PROBLEM DETAILS ▸
Reproduce the listing word for word. Skip any image.

LISTED ENTRIES ▸
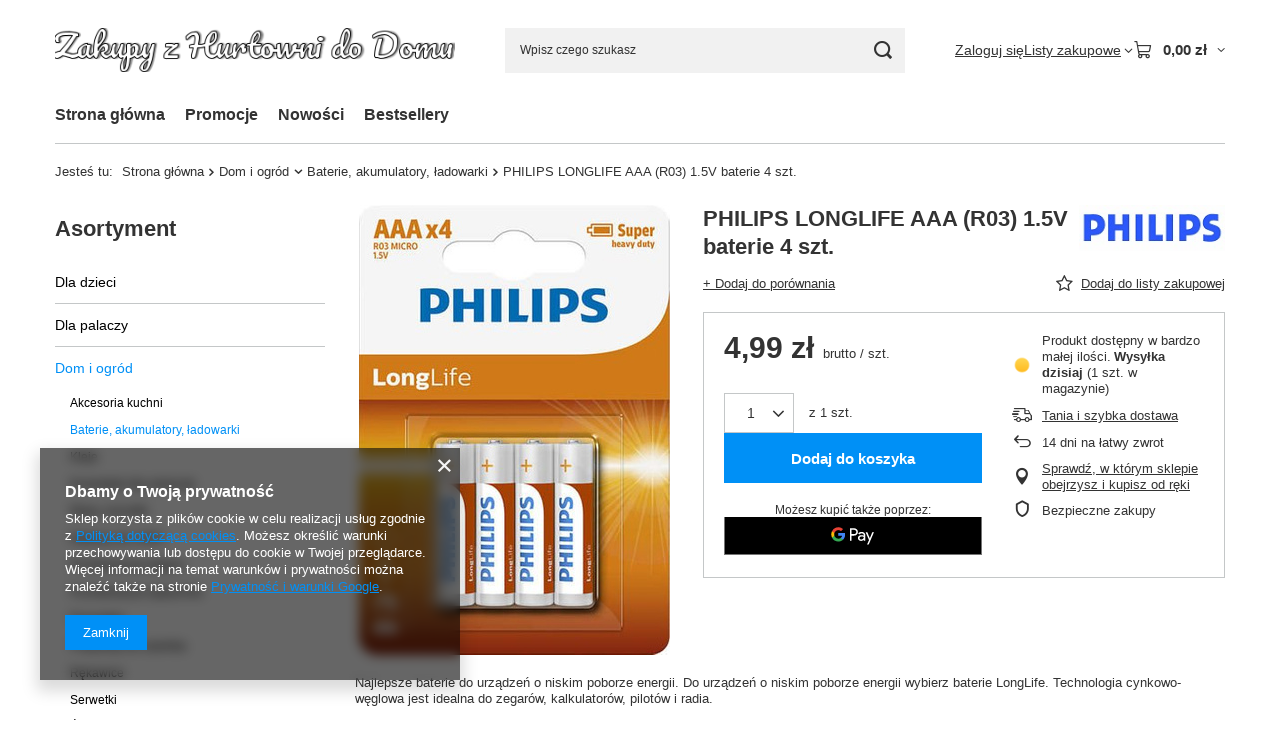

--- FILE ---
content_type: text/html; charset=utf-8
request_url: https://zamawiajdodomu.pl/ajax/projector.php?action=get&product=1570&size=uniw&get=sizeprices,sizeavailability,sizedelivery
body_size: 377
content:
{"sizeprices":{"value":"4.99","price_formatted":"4,99 z\u0142","price_net":"4.06","price_net_formatted":"4,06 z\u0142","vat":"23","worth":"4.99","worth_net":"4.06","worth_formatted":"4,99 z\u0142","worth_net_formatted":"4,06 z\u0142","basket_enable":"y","special_offer":"false","rebate_code_active":"n","priceformula_error":"false"},"sizeavailability":{"delivery_days":"0","delivery_date":"2026-01-27","days":"0","sum":"1","visible":"y","status_description":"Produkt dost\u0119pny w bardzo ma\u0142ej ilo\u015bci","status_gfx":"\/data\/lang\/pol\/available_graph\/graph_1_1.png","status":"enable","minimum_stock_of_product":"5","shipping_time":{"days":"0","working_days":"0","hours":"0","minutes":"0","time":"2026-01-27 11:00","week_day":"2","week_amount":"0","today":"true","today_shipment_deadline":"14:30:00"},"delay_time":{"days":"0","hours":"0","minutes":"0","time":"2026-01-27 09:00:48","week_day":"2","week_amount":"0","unknown_delivery_time":"false"}},"sizedelivery":{"undefined":"false","shipping":"15.00","shipping_formatted":"15,00 z\u0142","limitfree":"0.00","limitfree_formatted":"0,00 z\u0142","shipping_change":"15.00","shipping_change_formatted":"15,00 z\u0142","change_type":"up"}}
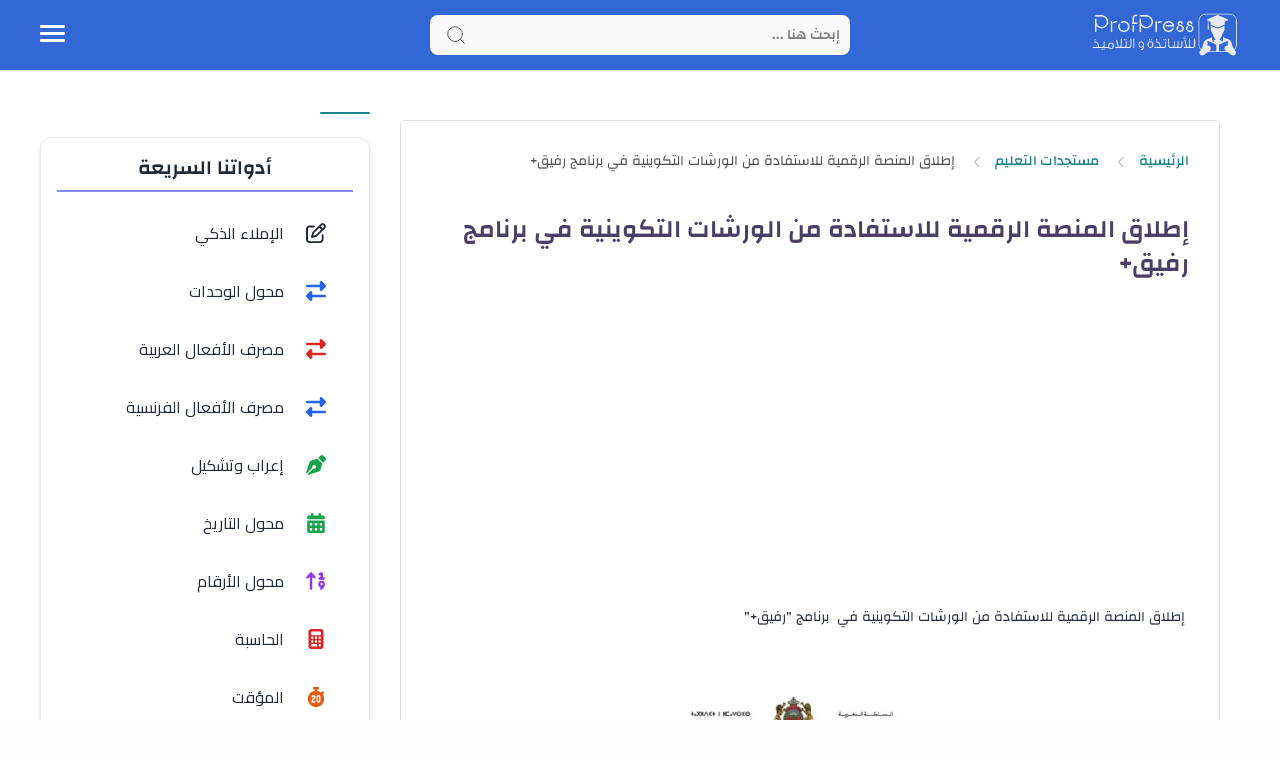

--- FILE ---
content_type: text/html; charset=utf-8
request_url: https://www.google.com/recaptcha/api2/aframe
body_size: 257
content:
<!DOCTYPE HTML><html><head><meta http-equiv="content-type" content="text/html; charset=UTF-8"></head><body><script nonce="mu0JoY_TLIx3ioFK2hTNAg">/** Anti-fraud and anti-abuse applications only. See google.com/recaptcha */ try{var clients={'sodar':'https://pagead2.googlesyndication.com/pagead/sodar?'};window.addEventListener("message",function(a){try{if(a.source===window.parent){var b=JSON.parse(a.data);var c=clients[b['id']];if(c){var d=document.createElement('img');d.src=c+b['params']+'&rc='+(localStorage.getItem("rc::a")?sessionStorage.getItem("rc::b"):"");window.document.body.appendChild(d);sessionStorage.setItem("rc::e",parseInt(sessionStorage.getItem("rc::e")||0)+1);localStorage.setItem("rc::h",'1769262908588');}}}catch(b){}});window.parent.postMessage("_grecaptcha_ready", "*");}catch(b){}</script></body></html>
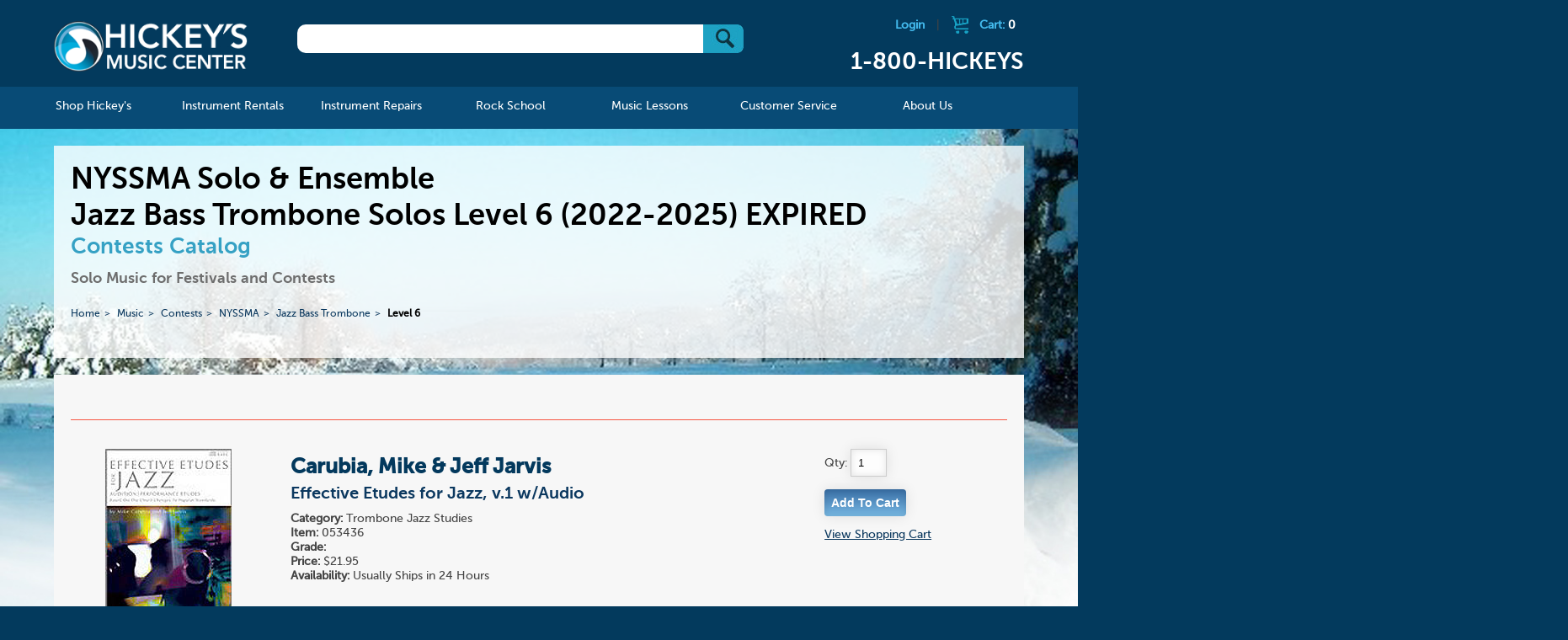

--- FILE ---
content_type: application/javascript
request_url: https://www.hickeys.com/cart/cart_ajax.js
body_size: 1197
content:
$('.add_cart_form').submit(function ()
	{
        var $this = $(this);
        $.post('https://www.hickeys.com/cart/index.php', $this.serialize());
        $(this).next(".cart_response").hide();
        $(this).next(".cart_response").html("");
        $(this).next(".cart_response").html("Item has been added to your cart.");
        $(this).next(".cart_response").fadeIn(1000);
        $.get( "https://www.hickeys.com/cart/cart_ajax_gettotal.php", function( data ) {
            $(".cart_items_header").html( data );
        });
        return false;
    });
    
$('.add_cart_form_ms').submit(function ()
	{
        var $this = $(this);
        $.get('https://hickeysmusiconline.com/addtocart.aspx?variantid='+$this.data('variant')+'&quantity=1');
        $(this).next(".cart_response").hide();
        $(this).next(".cart_response").html("");
        $(this).next(".cart_response").html("Item has been added to your cart.");
        $(this).next(".cart_response").fadeIn(1000);
        //$.get( "https://www.hickeys.com/cart/cart_ajax_gettotal.php", function( data ) {
        //    $(".cart_items_header").html( data );
        //});
        return false;
    });    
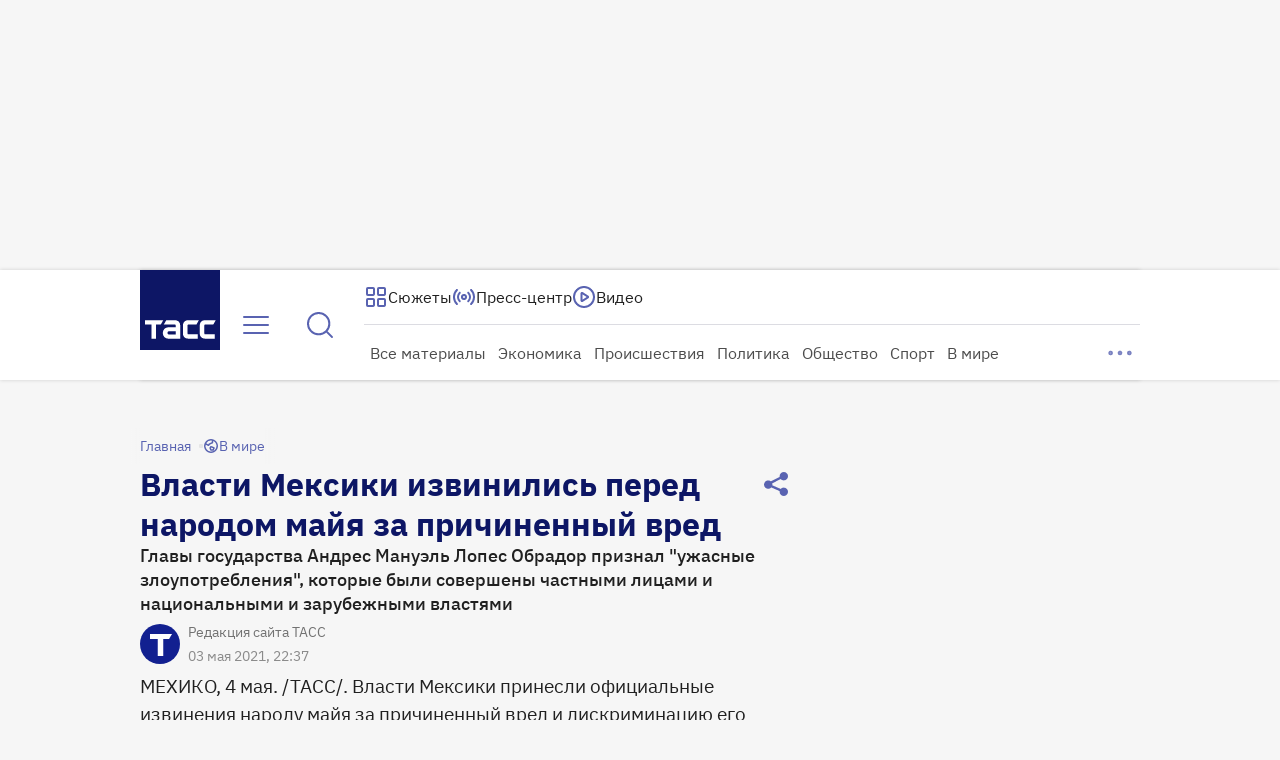

--- FILE ---
content_type: text/html
request_url: https://tns-counter.ru/nc01a**R%3Eundefined*tass_ru/ru/UTF-8/tmsec=mx3_tass_ru/799572806***
body_size: 16
content:
21646F18697500C6G1769275590:21646F18697500C6G1769275590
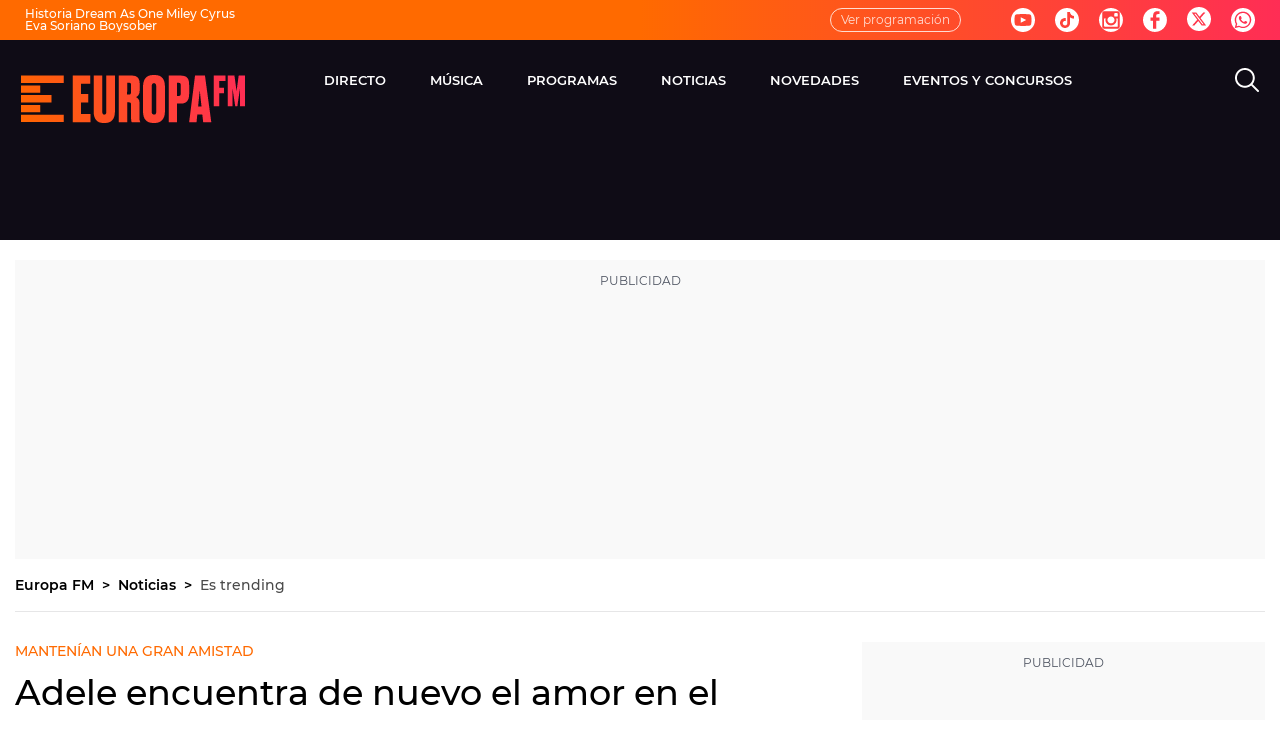

--- FILE ---
content_type: application/x-javascript;charset=utf-8
request_url: https://smetrics.europafm.com/id?d_visid_ver=5.5.0&d_fieldgroup=A&mcorgid=09DCC8AD54D410FF0A4C98A6%40AdobeOrg&mid=56836892603442263334059176740495894466&ts=1766130863883
body_size: -33
content:
{"mid":"56836892603442263334059176740495894466"}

SOLUTION TO THIS TASK ▸
--- FILE ---
content_type: text/html; charset=utf-8
request_url: https://zamawiajdodomu.pl/ajax/projector.php?action=get&product=1570&size=uniw&get=sizeprices,sizeavailability,sizedelivery
body_size: 377
content:
{"sizeprices":{"value":"4.99","price_formatted":"4,99 z\u0142","price_net":"4.06","price_net_formatted":"4,06 z\u0142","vat":"23","worth":"4.99","worth_net":"4.06","worth_formatted":"4,99 z\u0142","worth_net_formatted":"4,06 z\u0142","basket_enable":"y","special_offer":"false","rebate_code_active":"n","priceformula_error":"false"},"sizeavailability":{"delivery_days":"0","delivery_date":"2026-01-27","days":"0","sum":"1","visible":"y","status_description":"Produkt dost\u0119pny w bardzo ma\u0142ej ilo\u015bci","status_gfx":"\/data\/lang\/pol\/available_graph\/graph_1_1.png","status":"enable","minimum_stock_of_product":"5","shipping_time":{"days":"0","working_days":"0","hours":"0","minutes":"0","time":"2026-01-27 11:00","week_day":"2","week_amount":"0","today":"true","today_shipment_deadline":"14:30:00"},"delay_time":{"days":"0","hours":"0","minutes":"0","time":"2026-01-27 09:00:48","week_day":"2","week_amount":"0","unknown_delivery_time":"false"}},"sizedelivery":{"undefined":"false","shipping":"15.00","shipping_formatted":"15,00 z\u0142","limitfree":"0.00","limitfree_formatted":"0,00 z\u0142","shipping_change":"15.00","shipping_change_formatted":"15,00 z\u0142","change_type":"up"}}

--- FILE ---
content_type: text/html; charset=utf-8
request_url: https://www.google.com/recaptcha/api2/aframe
body_size: 257
content:
<!DOCTYPE HTML><html><head><meta http-equiv="content-type" content="text/html; charset=UTF-8"></head><body><script nonce="mu0JoY_TLIx3ioFK2hTNAg">/** Anti-fraud and anti-abuse applications only. See google.com/recaptcha */ try{var clients={'sodar':'https://pagead2.googlesyndication.com/pagead/sodar?'};window.addEventListener("message",function(a){try{if(a.source===window.parent){var b=JSON.parse(a.data);var c=clients[b['id']];if(c){var d=document.createElement('img');d.src=c+b['params']+'&rc='+(localStorage.getItem("rc::a")?sessionStorage.getItem("rc::b"):"");window.document.body.appendChild(d);sessionStorage.setItem("rc::e",parseInt(sessionStorage.getItem("rc::e")||0)+1);localStorage.setItem("rc::h",'1769262908588');}}}catch(b){}});window.parent.postMessage("_grecaptcha_ready", "*");}catch(b){}</script></body></html>

--- FILE ---
content_type: application/javascript
request_url: https://www.hickeys.com/cart/cart_ajax.js
body_size: 1197
content:
$('.add_cart_form').submit(function ()
	{
        var $this = $(this);
        $.post('https://www.hickeys.com/cart/index.php', $this.serialize());
        $(this).next(".cart_response").hide();
        $(this).next(".cart_response").html("");
        $(this).next(".cart_response").html("Item has been added to your cart.");
        $(this).next(".cart_response").fadeIn(1000);
        $.get( "https://www.hickeys.com/cart/cart_ajax_gettotal.php", function( data ) {
            $(".cart_items_header").html( data );
        });
        return false;
    });
    
$('.add_cart_form_ms').submit(function ()
	{
        var $this = $(this);
        $.get('https://hickeysmusiconline.com/addtocart.aspx?variantid='+$this.data('variant')+'&quantity=1');
        $(this).next(".cart_response").hide();
        $(this).next(".cart_response").html("");
        $(this).next(".cart_response").html("Item has been added to your cart.");
        $(this).next(".cart_response").fadeIn(1000);
        //$.get( "https://www.hickeys.com/cart/cart_ajax_gettotal.php", function( data ) {
        //    $(".cart_items_header").html( data );
        //});
        return false;
    });    

--- FILE ---
content_type: text/html
request_url: https://tns-counter.ru/nc01a**R%3Eundefined*tass_ru/ru/UTF-8/tmsec=mx3_tass_ru/799572806***
body_size: 16
content:
21646F18697500C6G1769275590:21646F18697500C6G1769275590

--- FILE ---
content_type: application/x-javascript;charset=utf-8
request_url: https://smetrics.europafm.com/id?d_visid_ver=5.5.0&d_fieldgroup=A&mcorgid=09DCC8AD54D410FF0A4C98A6%40AdobeOrg&mid=56836892603442263334059176740495894466&ts=1766130863883
body_size: -33
content:
{"mid":"56836892603442263334059176740495894466"}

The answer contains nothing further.